Выходя из-за стола, Элизабет искоса взглянула на свою юную гостью. А может быть, она?.. Нет, Лоуренс не попался бы так легко, это немыслимо. Но почему же все-таки тогда понадобилась такая неуместная спешка? Бедняжке даже не успеют сшить новые платья! Озадаченная, Элизабет покачала головой.
– Супруга сказала мне, что ты еще и искусная вышивальщица, – заметил Арчибальд. Оливия посмотрела на него, пытаясь понять, чем продиктованы его слова – вежливостью или действительным интересом.

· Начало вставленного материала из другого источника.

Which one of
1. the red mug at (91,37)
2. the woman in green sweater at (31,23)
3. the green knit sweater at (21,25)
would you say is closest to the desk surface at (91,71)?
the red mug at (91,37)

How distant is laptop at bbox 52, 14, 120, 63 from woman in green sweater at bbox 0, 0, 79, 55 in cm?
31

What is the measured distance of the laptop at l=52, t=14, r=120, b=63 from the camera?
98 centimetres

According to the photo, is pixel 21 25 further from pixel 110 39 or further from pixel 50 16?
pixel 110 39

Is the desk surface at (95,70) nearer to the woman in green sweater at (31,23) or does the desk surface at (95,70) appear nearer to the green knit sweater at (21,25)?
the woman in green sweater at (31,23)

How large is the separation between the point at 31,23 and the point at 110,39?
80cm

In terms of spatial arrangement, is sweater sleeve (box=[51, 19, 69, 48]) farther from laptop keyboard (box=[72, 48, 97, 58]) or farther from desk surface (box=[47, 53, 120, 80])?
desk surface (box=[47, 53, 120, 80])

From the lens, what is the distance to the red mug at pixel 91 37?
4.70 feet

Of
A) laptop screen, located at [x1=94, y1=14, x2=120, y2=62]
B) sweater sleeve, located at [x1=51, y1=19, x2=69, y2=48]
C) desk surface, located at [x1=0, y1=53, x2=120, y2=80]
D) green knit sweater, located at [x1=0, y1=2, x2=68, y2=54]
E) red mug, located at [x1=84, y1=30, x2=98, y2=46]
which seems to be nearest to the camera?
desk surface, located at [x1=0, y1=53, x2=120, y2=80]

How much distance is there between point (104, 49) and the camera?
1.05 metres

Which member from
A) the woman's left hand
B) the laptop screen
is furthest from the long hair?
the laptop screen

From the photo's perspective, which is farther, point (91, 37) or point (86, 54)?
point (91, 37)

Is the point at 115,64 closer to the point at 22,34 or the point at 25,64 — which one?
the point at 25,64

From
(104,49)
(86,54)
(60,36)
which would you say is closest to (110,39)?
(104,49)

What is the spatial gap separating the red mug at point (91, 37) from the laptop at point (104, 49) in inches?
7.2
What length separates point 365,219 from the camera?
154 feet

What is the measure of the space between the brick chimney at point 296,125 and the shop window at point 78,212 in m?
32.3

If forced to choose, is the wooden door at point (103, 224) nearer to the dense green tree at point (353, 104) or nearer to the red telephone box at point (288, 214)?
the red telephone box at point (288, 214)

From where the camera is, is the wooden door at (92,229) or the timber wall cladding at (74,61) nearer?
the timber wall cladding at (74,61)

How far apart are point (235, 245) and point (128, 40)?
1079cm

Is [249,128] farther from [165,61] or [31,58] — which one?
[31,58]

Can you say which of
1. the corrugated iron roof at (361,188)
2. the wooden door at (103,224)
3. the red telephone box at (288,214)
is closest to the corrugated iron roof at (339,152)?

– Не думаю, что меня можно назвать искусной, но я действительно много лет провела под опекой матери-настоятельницы Антонии в Гринхилле. Вы слышали о ней? Вот она и впрямь знаменита своим искусством.
– Да, разумеется, я слышал о ней, дамуазель. Я знаю о ее славе. Если она научила тебя то тогда Элизабет права – ты несомненно искусная вышивальщица. Лоуренс рассказал мне, что ты вышила облачения для Кемберлендского аббатства. Собираешься ли ты возобновить это занятие после того, как выйдешь замуж?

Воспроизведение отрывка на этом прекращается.